Mahogany (Krasnoe Derevo) by Boris Pil'niak, 1929
MAHOGANY (Krasnoe derevo)
by Boris Pil'niak, 1929
Boris Pil'niak's "Mahogany" ("Krasnoe derevo") defies attempts to place it within the confines of a well-defined literary form. It certainly comes across as a relatively long story in the category of short fiction. Neither the European term "novella" nor the Russian povest' can accommodate its decidedly modern form. It has no central characters and no coherent plot, and the narrator mixes stylistic levels as well as ideological assumptions cleverly enough to efface himself. It is constructed as an elaborate collage, with the events and characters loosely related to each other through a small number of leitmotivs. One overriding concern—material and spiritual dispossession—prevails, however.
The title refers to eighteenth-and nineteenth-century mahogany furniture that outlives its builders and its owners and represents some permanence amid confusion and transitoriness. The chairs, tables, and wardrobes that two Moscow art dealers buy from the residents of a town in the country had witnessed Russian history in the making. Russian peasants were originally sent to Europe in the eighteenth century to learn the craft of carpentry. Upon their return to the primitive conditions of their homeland, they adapted their skill to meet local needs and created an indigenous Russian mahogany style. The knowledge was handed down from generation to generation, and the furniture ended up in the homes of the nobility and of the merchant class.
As the narrator of the story accounts for the fate of pieces of furniture that pass into the possession of the antique dealers, Russian history becomes a prominent theme. The liberation of the serfs in 1861 signaled the rise of the furniture factory and the end of privately built pieces. By the beginning of the 1920s mahogany chairs and tables had become treasured antiques that their owners sometimes had to sell at prices greatly under their value. Faced with starvation, people parted with cherished objects and artworks.
The story takes place in a town the narrator keeps referring to as the "medieval Russian Bruges, imperial Russia's Kamakura." Allusions to a Japanese and a Belgian city point to the division of Russia geographically and spiritually between East and West. Furthermore, Bruges, immortalized in literature by Georges Rodenbach, also symbolizes the "dead city." The narrator never directly refers to the city of the story by its real name, Uglich. Lying by a river in the heart of the Russian countryside, the town looks back on a dark history, for the last member of the Rurik dynasty, Tsarevich Dmitri, was murdered there.
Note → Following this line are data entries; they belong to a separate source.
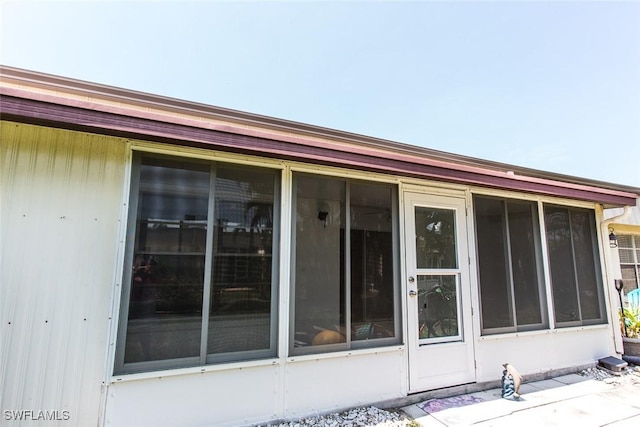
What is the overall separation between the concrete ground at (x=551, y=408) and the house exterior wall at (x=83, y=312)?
1291 mm

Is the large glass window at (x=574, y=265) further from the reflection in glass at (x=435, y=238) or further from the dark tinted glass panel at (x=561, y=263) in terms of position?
the reflection in glass at (x=435, y=238)

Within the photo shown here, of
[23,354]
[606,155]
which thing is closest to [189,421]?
[23,354]

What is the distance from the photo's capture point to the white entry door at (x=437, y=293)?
3.09 metres

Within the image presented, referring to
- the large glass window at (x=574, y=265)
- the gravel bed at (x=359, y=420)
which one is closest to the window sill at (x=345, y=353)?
the gravel bed at (x=359, y=420)

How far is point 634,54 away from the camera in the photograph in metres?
5.34

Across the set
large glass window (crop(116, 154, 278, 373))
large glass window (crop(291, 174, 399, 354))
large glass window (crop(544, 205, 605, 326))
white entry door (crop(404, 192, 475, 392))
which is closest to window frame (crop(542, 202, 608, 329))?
large glass window (crop(544, 205, 605, 326))

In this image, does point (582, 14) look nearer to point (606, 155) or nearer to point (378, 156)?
point (378, 156)

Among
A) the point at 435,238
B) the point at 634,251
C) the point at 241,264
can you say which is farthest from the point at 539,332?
the point at 634,251

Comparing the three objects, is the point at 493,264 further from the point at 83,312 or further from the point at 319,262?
the point at 83,312

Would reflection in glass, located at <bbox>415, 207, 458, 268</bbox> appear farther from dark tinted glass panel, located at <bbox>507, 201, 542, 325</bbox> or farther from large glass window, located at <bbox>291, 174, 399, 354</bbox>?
dark tinted glass panel, located at <bbox>507, 201, 542, 325</bbox>

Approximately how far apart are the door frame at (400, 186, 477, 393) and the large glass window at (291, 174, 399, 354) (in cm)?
14

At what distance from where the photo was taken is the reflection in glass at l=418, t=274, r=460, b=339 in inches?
125

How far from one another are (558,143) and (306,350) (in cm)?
993

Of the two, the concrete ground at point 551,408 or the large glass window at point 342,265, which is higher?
the large glass window at point 342,265
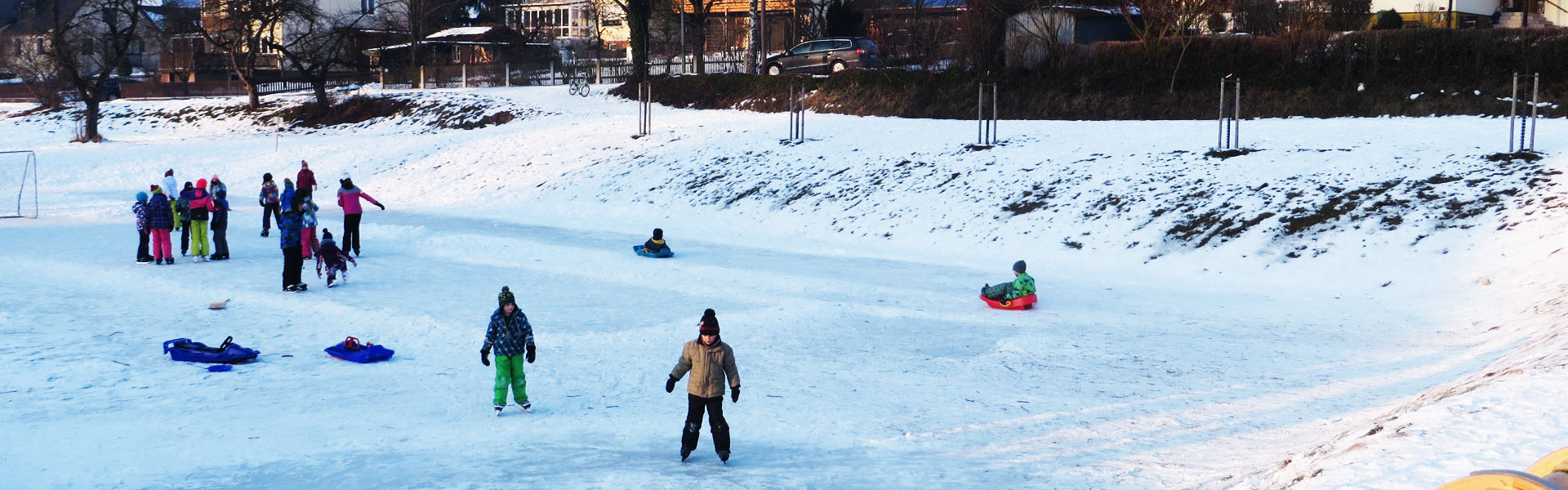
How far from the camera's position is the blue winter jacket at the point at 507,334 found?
A: 8.70 m

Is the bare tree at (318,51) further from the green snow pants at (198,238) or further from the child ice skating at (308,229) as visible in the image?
the child ice skating at (308,229)

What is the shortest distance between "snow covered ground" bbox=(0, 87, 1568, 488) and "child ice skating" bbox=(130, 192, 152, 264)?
75cm

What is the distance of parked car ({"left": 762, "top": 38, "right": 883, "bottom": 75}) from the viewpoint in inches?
1544

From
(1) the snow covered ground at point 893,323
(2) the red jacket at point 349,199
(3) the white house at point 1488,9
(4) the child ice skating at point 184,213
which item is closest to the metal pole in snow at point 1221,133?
(1) the snow covered ground at point 893,323

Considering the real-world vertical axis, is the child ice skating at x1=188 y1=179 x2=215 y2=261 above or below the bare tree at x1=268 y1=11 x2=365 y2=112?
below

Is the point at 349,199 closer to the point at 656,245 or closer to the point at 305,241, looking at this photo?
the point at 305,241

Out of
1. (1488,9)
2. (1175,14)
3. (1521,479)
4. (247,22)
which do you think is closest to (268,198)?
(1521,479)

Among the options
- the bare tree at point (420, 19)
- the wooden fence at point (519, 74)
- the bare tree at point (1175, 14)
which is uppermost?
the bare tree at point (420, 19)

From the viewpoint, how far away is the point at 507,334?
8711 mm

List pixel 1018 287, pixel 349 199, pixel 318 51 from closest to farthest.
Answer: pixel 1018 287 → pixel 349 199 → pixel 318 51

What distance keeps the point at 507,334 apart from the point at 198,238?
11726 millimetres

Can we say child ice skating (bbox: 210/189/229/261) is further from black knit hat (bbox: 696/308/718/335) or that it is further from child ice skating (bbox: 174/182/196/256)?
black knit hat (bbox: 696/308/718/335)

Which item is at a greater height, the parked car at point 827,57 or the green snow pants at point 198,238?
the parked car at point 827,57

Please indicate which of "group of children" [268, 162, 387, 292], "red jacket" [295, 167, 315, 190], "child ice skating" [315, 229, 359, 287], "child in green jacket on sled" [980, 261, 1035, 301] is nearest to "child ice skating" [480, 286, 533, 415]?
"child in green jacket on sled" [980, 261, 1035, 301]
Boris Godunov, the murderer, "sentenced" the church bells to death. His work is completed in the 1920s as, during the course of events in the story, the bells are destroyed and the carillon heard no more. People outside the new power hierarchy of the Communist party face severe discrimination. The narrator paints a devastating picture of the corrupt ruling elite, who live in seclusion to hide their luxuries from the eyes of the public, whose wealth they embezzle and waste. In equally lucid terms the narrator uncovers the sufferings and destruction of the peasantry even before the full brunt of collectivization.
An ominous, dark, and mud-filled world surrounds the town. As communism, an original European import, takes hold and develops its indigenous Russian variety, much as mahogany furniture had done two centuries earlier, daily customs reflecting the pre-Petrine spirit of Russia's austere Domostroi retain their tight grip over the older generation. The young unlearn the old values, but nothing replaces them.
The only people who have faith are the okhlomon s, a group of mentally unbalanced men who supported the revolution during the civil war but who became profoundly disillusioned with the Soviet state. They own nothing and live in a commune. Like his predecessors, the holy fools who were much venerated by superstitious Russian folk, the chief okhlomon seems to be endowed with prophetic powers, and he predicts a "time of troubles."
"Mahogany" resembles a painting whose fragments create a lasting impression as they mutually illuminate one another. They radiate a sense of melancholy before the approaching storm of the worst excesses of Stalinism in the 1930s. The okhlomon 's dark forebodings become real, for Pil'niak was one of the first writers to be arrested and killed in the 1930s.